Location: Remote - LATAM Schedule: Full-time (8 hrs/day) — must have 4 hrs overlap with PST
About the Role
We're looking for a hands-on Machine Learning Engineering Manager to lead cross-functional teams in designing, training, and deploying large-scale ML and LLM systems.
You'll drive the full lifecycle of AI development — from research and experimentation to distributed training and production deployment — while mentoring top-tier engineers and partnering closely with product, research, and infra leaders.
This role blends deep ML/MLOps expertise with strong leadership and execution, ensuring all AI initiatives translate into measurable business impact.
Key Responsibilities
Lead and mentor ML engineers, data scientists, and MLOps professionals.
Manage end-to-end ML/LLM project lifecycle: data pipelines, training, evaluation, deployment, and monitoring.
Provide technical direction for distributed training, large-scale model optimization, and system architecture.
Collaborate with Research, Product, and Infrastructure teams to define objectives, milestones, and KPIs.
Implement MLOps best practices: experiment tracking, CI/CD, model governance, observability.
Manage compute resources, cloud budgets, and enforce Responsible AI + data security standards.
Communicate technical progress, blockers, and results clearly to leadership and stakeholders.
Required Skills & Qualifications
5+ years of experience in Machine Learning, NLP, and Deep Learning (Transformers, LLMs).
2+ years leading teams delivering ML/LLM systems in production.
Strong proficiency in Python and frameworks like PyTorch, TensorFlow, Hugging Face, DeepSpeed.
Experience with distributed training, GPU/TPU optimization, and cloud platforms (AWS, GCP, Azure).
Knowledge of MLOps tools (MLflow, Kubeflow, Vertex AI, etc.).

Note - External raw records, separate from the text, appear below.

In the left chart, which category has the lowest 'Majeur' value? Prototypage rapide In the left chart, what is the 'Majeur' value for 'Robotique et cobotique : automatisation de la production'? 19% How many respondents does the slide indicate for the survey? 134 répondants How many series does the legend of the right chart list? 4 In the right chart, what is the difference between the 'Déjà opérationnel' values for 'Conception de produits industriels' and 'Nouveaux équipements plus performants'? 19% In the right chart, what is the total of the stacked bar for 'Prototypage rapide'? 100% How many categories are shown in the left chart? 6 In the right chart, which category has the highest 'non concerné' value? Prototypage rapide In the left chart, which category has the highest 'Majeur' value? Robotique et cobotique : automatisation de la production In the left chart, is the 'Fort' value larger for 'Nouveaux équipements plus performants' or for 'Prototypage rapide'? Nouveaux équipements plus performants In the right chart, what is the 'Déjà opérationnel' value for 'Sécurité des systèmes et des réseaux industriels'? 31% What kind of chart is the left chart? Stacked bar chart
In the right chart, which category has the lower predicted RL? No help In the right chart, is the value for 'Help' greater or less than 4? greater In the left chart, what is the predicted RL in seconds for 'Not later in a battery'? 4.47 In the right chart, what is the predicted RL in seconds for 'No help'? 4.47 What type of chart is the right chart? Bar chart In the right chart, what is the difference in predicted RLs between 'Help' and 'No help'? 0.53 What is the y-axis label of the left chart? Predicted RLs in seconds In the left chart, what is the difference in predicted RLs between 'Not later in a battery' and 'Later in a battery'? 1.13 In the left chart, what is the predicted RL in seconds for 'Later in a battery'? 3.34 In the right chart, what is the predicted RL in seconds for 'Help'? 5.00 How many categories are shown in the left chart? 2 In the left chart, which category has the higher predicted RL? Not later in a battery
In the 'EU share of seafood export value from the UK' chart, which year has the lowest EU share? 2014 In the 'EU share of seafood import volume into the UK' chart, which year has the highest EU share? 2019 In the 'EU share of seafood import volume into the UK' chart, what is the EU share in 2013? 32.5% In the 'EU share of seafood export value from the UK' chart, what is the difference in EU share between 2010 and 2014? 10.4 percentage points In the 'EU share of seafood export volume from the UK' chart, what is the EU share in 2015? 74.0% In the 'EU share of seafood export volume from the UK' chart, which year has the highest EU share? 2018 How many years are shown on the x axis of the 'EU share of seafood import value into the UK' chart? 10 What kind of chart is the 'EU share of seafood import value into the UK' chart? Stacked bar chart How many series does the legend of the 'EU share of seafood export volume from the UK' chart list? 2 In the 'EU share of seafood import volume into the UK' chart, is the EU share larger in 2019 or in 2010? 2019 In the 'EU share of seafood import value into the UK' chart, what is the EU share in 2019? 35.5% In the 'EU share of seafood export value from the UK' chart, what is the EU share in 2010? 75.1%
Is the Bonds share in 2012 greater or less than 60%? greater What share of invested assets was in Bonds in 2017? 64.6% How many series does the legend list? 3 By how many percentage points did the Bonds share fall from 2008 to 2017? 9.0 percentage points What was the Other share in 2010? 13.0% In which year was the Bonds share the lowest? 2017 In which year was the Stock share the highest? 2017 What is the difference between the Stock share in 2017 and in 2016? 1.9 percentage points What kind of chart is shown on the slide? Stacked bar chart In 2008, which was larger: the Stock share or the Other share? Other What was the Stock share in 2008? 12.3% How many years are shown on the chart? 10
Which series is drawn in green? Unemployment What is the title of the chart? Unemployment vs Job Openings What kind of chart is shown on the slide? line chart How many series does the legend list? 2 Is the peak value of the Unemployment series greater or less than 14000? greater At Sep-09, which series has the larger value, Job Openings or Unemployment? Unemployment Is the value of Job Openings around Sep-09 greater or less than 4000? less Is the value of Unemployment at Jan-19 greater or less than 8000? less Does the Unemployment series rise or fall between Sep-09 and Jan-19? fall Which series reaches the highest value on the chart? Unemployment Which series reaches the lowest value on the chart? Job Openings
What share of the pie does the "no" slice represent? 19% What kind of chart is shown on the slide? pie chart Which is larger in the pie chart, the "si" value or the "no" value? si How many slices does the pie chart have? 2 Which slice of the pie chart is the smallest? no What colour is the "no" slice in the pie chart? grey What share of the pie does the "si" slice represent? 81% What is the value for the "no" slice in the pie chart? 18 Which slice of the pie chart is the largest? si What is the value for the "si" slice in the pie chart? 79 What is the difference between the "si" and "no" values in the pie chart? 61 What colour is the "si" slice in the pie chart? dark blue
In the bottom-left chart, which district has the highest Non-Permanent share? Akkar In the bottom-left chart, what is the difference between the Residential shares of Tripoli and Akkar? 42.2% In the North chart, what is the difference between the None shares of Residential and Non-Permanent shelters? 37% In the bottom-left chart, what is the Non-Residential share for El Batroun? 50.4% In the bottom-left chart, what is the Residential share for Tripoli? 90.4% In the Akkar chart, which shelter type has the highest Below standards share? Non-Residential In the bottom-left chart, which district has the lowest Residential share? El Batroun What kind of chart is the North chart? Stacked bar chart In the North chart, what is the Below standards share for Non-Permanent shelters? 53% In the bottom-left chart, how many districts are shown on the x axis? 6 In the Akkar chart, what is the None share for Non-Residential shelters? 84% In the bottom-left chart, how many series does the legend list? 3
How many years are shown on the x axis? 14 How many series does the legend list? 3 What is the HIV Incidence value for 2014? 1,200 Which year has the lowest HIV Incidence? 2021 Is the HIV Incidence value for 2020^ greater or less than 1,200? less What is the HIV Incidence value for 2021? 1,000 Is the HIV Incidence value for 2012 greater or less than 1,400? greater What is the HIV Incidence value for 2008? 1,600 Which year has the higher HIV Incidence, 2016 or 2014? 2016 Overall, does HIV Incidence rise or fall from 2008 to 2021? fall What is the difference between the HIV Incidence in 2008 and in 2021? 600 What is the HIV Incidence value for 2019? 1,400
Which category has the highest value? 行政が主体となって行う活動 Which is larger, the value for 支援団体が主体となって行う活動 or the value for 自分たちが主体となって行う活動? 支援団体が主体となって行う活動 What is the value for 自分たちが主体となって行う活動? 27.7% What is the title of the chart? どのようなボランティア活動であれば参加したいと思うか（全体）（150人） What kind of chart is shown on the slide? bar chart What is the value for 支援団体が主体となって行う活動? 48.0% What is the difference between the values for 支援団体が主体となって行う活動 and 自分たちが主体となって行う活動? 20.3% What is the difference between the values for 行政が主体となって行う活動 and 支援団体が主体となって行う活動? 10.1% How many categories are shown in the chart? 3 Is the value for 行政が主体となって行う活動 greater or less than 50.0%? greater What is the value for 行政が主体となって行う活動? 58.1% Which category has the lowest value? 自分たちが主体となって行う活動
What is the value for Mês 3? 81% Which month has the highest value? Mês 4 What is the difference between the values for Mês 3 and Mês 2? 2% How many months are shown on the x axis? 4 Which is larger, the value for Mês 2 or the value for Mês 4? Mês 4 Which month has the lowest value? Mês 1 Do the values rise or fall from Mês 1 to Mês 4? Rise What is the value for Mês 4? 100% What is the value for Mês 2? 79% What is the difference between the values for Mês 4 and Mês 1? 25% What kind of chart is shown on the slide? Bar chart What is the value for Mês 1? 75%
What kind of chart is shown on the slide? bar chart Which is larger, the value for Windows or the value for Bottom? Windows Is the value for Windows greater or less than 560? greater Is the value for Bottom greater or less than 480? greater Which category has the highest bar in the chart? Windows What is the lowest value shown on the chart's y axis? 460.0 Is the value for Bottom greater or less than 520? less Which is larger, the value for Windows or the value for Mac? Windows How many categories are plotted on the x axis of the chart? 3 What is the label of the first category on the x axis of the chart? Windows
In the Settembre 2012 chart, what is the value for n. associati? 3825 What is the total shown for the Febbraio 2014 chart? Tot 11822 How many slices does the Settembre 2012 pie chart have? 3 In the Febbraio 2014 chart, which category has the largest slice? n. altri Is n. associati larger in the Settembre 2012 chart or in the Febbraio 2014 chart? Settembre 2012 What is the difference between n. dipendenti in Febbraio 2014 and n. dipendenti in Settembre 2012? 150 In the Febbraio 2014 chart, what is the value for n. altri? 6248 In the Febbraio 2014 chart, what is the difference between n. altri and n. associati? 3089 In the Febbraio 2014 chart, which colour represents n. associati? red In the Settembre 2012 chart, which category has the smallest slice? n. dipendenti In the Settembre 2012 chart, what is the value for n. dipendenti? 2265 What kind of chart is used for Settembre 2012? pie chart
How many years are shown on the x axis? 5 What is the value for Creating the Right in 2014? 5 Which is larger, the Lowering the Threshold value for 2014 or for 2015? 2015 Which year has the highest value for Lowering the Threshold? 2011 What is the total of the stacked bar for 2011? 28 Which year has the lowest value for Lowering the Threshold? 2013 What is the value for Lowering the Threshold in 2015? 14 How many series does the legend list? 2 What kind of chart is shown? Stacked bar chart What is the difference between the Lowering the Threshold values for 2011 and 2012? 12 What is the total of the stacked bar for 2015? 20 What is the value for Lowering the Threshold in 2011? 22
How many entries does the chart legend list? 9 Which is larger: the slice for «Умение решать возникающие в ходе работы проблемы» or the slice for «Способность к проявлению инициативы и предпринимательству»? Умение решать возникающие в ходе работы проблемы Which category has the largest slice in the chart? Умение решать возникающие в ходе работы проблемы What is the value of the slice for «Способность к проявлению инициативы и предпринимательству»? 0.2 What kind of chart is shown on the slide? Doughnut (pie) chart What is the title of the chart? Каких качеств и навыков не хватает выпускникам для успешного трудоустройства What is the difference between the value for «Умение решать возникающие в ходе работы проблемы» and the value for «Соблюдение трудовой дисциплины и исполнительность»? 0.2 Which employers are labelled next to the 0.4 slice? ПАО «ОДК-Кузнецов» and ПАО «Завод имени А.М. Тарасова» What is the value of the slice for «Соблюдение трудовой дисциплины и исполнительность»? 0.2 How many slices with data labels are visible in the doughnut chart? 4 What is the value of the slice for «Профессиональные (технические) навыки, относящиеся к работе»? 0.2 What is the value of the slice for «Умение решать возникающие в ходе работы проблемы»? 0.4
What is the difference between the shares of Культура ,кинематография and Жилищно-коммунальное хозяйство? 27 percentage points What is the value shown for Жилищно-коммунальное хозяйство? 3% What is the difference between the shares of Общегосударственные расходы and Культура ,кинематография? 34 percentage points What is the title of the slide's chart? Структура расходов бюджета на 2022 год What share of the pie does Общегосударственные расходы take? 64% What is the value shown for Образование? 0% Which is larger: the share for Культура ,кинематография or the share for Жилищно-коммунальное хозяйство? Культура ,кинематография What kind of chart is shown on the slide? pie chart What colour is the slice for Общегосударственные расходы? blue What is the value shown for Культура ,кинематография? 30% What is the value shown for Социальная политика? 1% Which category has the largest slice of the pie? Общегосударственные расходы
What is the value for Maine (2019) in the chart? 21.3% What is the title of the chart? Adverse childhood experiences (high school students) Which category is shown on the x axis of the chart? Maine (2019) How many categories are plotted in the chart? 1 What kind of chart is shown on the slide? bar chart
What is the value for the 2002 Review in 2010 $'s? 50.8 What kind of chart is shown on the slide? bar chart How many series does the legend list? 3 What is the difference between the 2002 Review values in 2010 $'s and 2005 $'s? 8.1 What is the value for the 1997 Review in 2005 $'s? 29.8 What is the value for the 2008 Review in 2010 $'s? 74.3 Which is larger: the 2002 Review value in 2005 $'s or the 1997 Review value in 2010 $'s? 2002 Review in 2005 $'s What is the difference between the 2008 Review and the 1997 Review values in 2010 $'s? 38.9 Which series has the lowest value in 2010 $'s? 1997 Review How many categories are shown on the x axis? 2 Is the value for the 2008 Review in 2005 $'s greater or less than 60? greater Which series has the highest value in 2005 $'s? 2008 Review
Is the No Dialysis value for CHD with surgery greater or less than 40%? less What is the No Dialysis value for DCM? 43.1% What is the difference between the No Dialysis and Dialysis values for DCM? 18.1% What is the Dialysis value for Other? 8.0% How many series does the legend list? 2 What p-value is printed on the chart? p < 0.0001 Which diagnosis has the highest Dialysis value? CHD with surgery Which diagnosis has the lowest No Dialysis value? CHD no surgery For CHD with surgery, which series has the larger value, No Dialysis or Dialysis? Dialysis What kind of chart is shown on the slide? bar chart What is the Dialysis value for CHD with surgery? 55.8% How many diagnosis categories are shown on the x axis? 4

Excellent leadership, communication, and cross-functional collaboration skills.
Bachelor's/Master's in Computer Science, Engineering, or related field (PhD preferred).
Nice to Have
Experience training or fine-tuning foundation models.
Contributions to open-source ML/LLM frameworks.
Knowledge of Responsible AI practices, bias mitigation, and model interpretability.